After an adjustment phase to new O.C. Matt Canada in the offseason, sources say Roethlisberger is now totally comfy with the new terminology, even taking some unexpected snaps in preseason, and we think drafting Bama rookie RB Najee Harris in the first round (scoffed at by much of the know-it-all pundit class which doesn’t believe a first-round pick should be wasted on a runner) might be a stroke of genius if he can provide a dimension similar to another recent Crimson Tide big back, Derrick Henry.

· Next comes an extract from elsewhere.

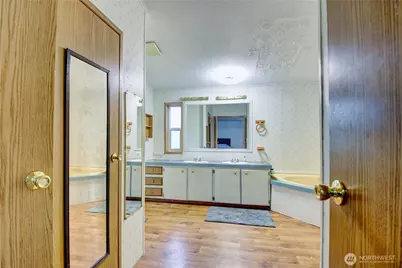 46221 Baker Drive, Concrete, WA 98237 - Photo 20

There’s a new-look OL that must jell quickly, but as long as that doesn’t turn into a quagmire, the Steelers won’t go quietly, especially since a Mike Tomlin defense rarely gets overrun. If it’s to be Big Ben’s last hurrah, we suggest he at least goes out with guns blazing as the Steelers clear the “over” at Heinz Field.

Tennessee Titans (Over 9)

While Baltimore, Buffalo, and Cleveland seem to be the chic picks to knock off the Chiefs atop the AFC, we wonder why more people aren’t paying attention to the Tennessee Titans (9)? Who, Dr. Fauci might remind, seem to have gotten Covid issues with some of their key cogs (including shrewd HC Mike Vrabel) out of the way before the season begins.

Vrabel is just two years removed from steering the Titans to an unexpected AFC title game berth, and won the AFC South a year ago, so Tennessee has definitely been knocking on the door. The Titans are also looking at a potential three-peat NFL rushing champion in their midst; not since Emmitt Smith, and before that Earl Campbell, and before that Jim Brown, have accomplished what Derrick Henry has the potential to do this fall.

Adding Julio Jones to the receiving arsenal as a new big-play target for Ryan Tannehill (whose career revival has continued in Nashville) won’t hurt the offense, either, though new O.C. Todd Downing has some big shoes to fill after Arthur Smith moved to the Falcons as their new head coach.

Moreover, if GM Jon Robinson was really able to re-tool the defense in the offseason, and has found the pass rusher he desperately needed in FA OLB Bud Dupree (ex-Steelers), then the Titans have a legit shot at the Chiefs and anyone else in the AFC. It will help getting beyond nine wins to have expected doormats Houston and Jacksonville in the same division and likely worth four wins as well. It’s an “over” for us in Music City.